#### Instruction:
Give as a numbered list, without blank lines, the part of the material that opens with the line containing "How far is the" and runs through its end.

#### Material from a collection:
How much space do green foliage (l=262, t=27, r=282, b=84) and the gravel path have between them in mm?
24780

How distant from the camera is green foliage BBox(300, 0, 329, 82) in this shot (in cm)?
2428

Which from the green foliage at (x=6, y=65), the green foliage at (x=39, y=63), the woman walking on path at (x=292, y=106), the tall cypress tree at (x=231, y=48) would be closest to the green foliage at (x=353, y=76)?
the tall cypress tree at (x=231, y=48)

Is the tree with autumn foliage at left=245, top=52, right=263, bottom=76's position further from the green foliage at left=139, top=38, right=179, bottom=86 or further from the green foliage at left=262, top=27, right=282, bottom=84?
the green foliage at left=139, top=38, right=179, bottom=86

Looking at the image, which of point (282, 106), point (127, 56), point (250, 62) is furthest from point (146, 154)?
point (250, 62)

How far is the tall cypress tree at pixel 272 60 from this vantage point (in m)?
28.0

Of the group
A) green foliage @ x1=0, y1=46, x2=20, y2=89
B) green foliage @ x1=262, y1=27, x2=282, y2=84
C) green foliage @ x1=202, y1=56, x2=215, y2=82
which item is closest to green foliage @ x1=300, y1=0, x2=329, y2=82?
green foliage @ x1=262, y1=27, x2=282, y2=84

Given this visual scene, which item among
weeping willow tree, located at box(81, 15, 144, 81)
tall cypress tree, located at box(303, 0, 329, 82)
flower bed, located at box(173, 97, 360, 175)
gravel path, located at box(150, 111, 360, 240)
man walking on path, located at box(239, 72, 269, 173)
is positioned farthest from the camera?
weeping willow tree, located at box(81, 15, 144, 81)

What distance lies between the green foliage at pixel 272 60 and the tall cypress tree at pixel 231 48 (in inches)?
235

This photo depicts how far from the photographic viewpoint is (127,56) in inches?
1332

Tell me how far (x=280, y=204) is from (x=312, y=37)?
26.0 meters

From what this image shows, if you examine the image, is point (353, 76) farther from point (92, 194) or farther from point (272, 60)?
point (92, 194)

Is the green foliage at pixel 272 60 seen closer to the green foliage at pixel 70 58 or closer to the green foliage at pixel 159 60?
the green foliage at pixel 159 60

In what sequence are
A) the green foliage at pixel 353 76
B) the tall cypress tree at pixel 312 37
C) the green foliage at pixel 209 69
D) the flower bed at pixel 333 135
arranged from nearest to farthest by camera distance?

#### Output of the task:
1. How far is the tall cypress tree at pixel 272 60 from this vantage point (in m)?
2. 28.0
3. Of the group
4. A) green foliage @ x1=0, y1=46, x2=20, y2=89
5. B) green foliage @ x1=262, y1=27, x2=282, y2=84
6. C) green foliage @ x1=202, y1=56, x2=215, y2=82
7. which item is closest to green foliage @ x1=300, y1=0, x2=329, y2=82?
8. green foliage @ x1=262, y1=27, x2=282, y2=84
9. Given this visual scene, which item among
10. weeping willow tree, located at box(81, 15, 144, 81)
11. tall cypress tree, located at box(303, 0, 329, 82)
12. flower bed, located at box(173, 97, 360, 175)
13. gravel path, located at box(150, 111, 360, 240)
14. man walking on path, located at box(239, 72, 269, 173)
15. is positioned farthest from the camera?
16. weeping willow tree, located at box(81, 15, 144, 81)
17. What distance lies between the green foliage at pixel 272 60 and the tall cypress tree at pixel 231 48 (in inches)?
18. 235
19. This photo depicts how far from the photographic viewpoint is (127,56) in inches?
20. 1332
21. Tell me how far (x=280, y=204) is from (x=312, y=37)?
22. 26.0 meters
23. From what this image shows, if you examine the image, is point (353, 76) farther from point (92, 194) or farther from point (272, 60)?
24. point (92, 194)
25. Is the green foliage at pixel 272 60 seen closer to the green foliage at pixel 70 58 or closer to the green foliage at pixel 159 60?
26. the green foliage at pixel 159 60
27. In what sequence are
28. A) the green foliage at pixel 353 76
29. B) the tall cypress tree at pixel 312 37
30. C) the green foliage at pixel 209 69
31. D) the flower bed at pixel 333 135
32. arranged from nearest to farthest by camera distance?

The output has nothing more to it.